Not all the traditional commentaries are critical of Nadav and Avihu, the two sons of Aaron, the Cohain Gadol (high priest) who perished after bringing their own, uncalled for, incense offering during the dedication of the Mishkan, Sanctuary.
There is something very positive about being motivated by deep passion.
For some time, it has seemed to me that Aaron’s sons were motivated to take the next step and offer themselves. They themselves were the “strange fire,” and it turns out that some commentators stole my thoughts many centuries ago. Strange how that happens! Blessings to you, good Rabbi!
And to you!
Harry, Thank you for continuing to send me your commentaries.

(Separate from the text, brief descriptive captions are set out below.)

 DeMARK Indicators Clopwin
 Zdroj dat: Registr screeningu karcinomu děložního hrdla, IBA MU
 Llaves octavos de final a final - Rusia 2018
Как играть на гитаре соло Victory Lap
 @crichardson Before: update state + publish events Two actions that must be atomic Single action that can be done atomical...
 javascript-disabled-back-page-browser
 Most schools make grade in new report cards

My response is in the language that I know best.
Very much so.
Rabbi Avigdor Miller (a popular Chareidi Rabbi, born 1908 CE, died 2001 CE) delivered a free public lecture in the last year of his life, in which he taught that
Jews should pray for the Israeli Army.
I personally witnessed this; I was there.

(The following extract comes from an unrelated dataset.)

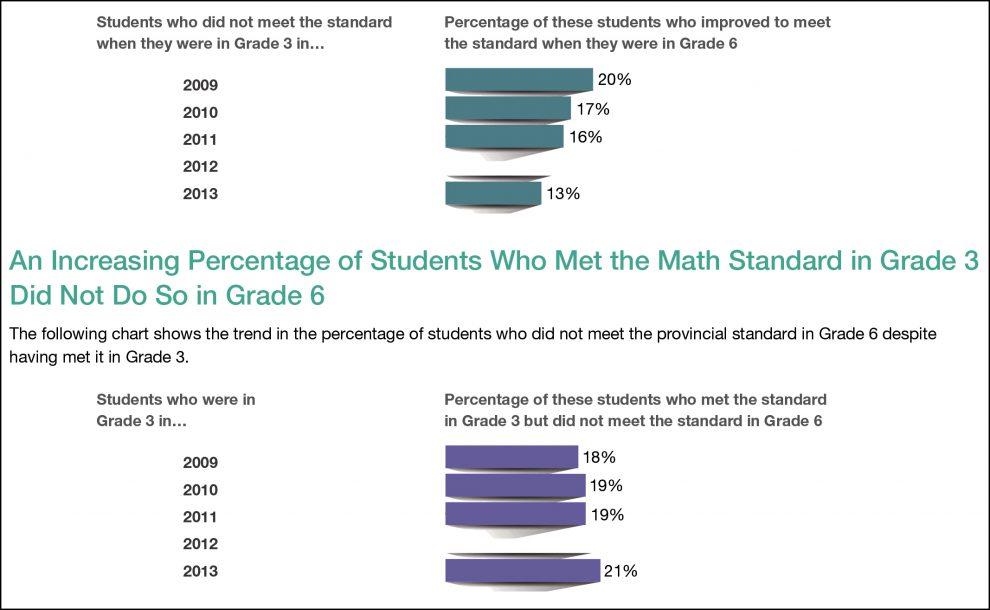 دانش آموزان در زمینه «ریاضی» افت نشان می دهند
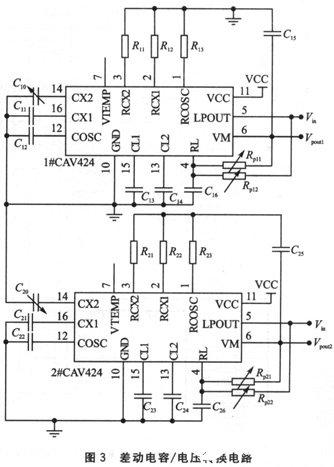 基于电容式倾角传感器CAV424检测系统的软硬件策划_朗逸发动机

When a Jew recites Tefilat Shemoneh Esrei, he is permitted to add his own personal prayer requests in the middle of the final paragraph, which begins with Elokai Netzor Leshoni MeiRa.

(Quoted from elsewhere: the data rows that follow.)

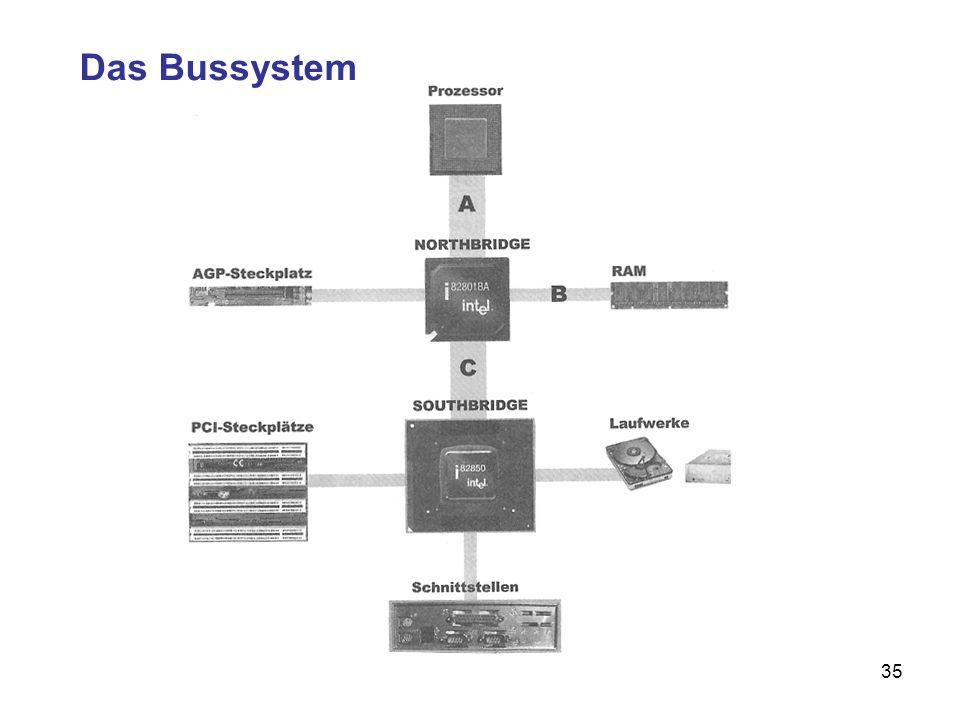 Das Bussystem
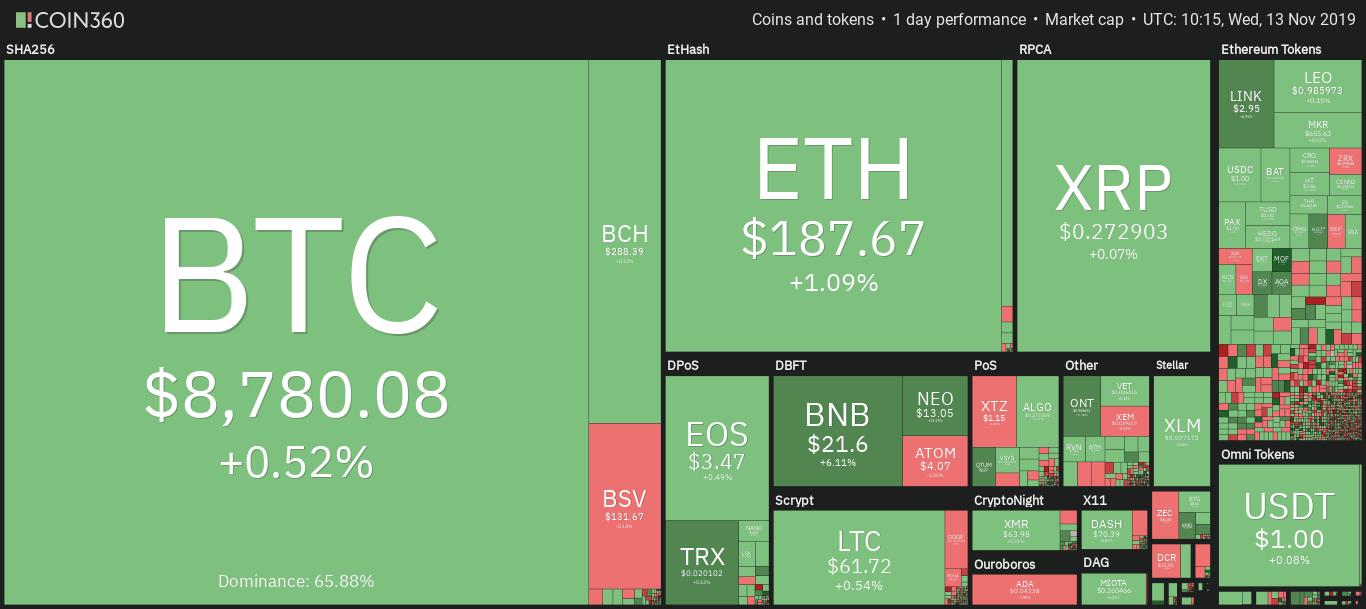 Ежедневный обзор рынка криптовалют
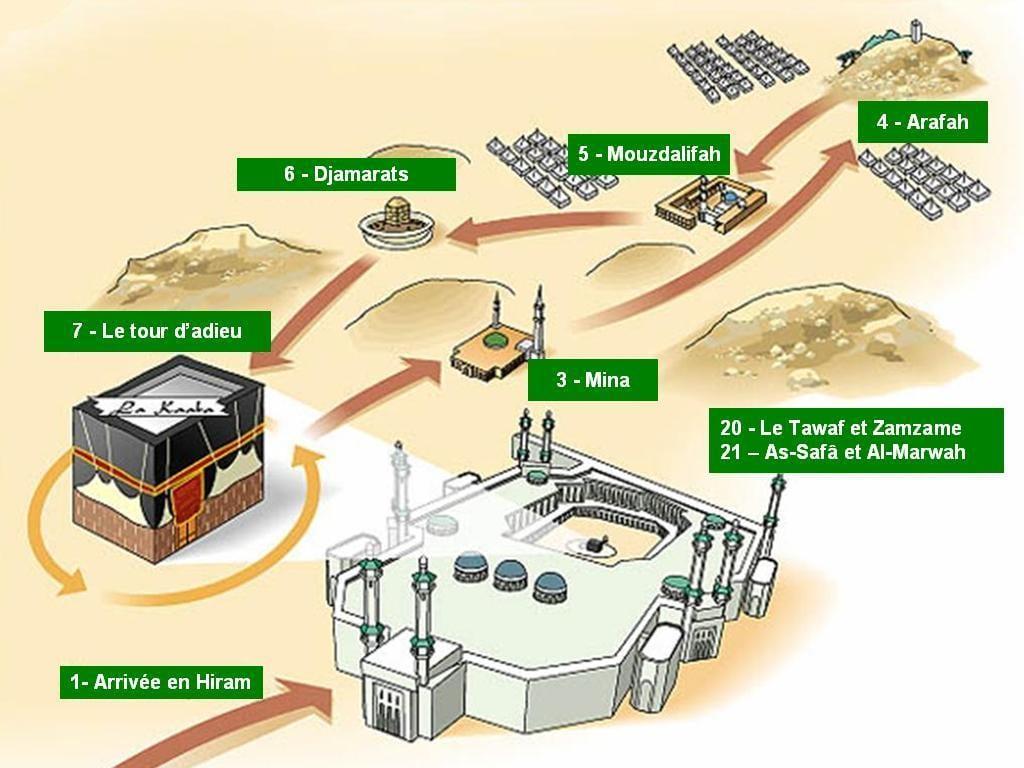 Le guide du pèlerin à La Mecque – Comment faire le Hajj, le pèlerinage ?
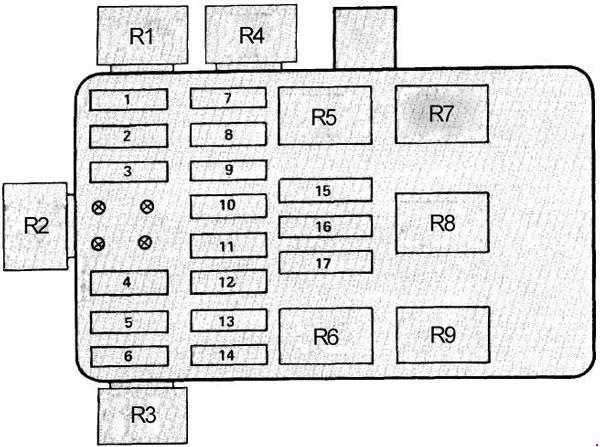 1977-1987 BMW 7 (E23) Fuse Box Diagram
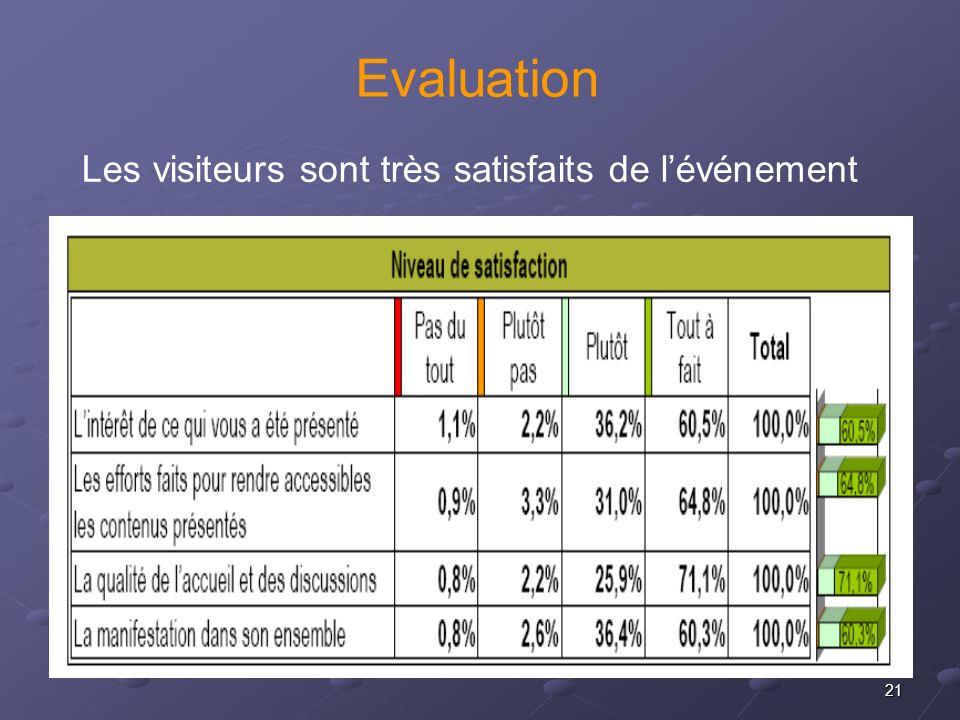 21 Evaluation Les visiteurs sont très satisfaits de lévénement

I recently began adding the prayer for the Israeli Army in that part. I know this is not the way it is normally recited, but it is permitted, and I can say it that way in any synagogue.
Rabbi Steven Pruzansky of Congregation Bnai Yeshurun in Teaneck NJ told me that I can recite it even on Shabbat and Yom Tov, because it is a communal tefillah, not a private bakashah.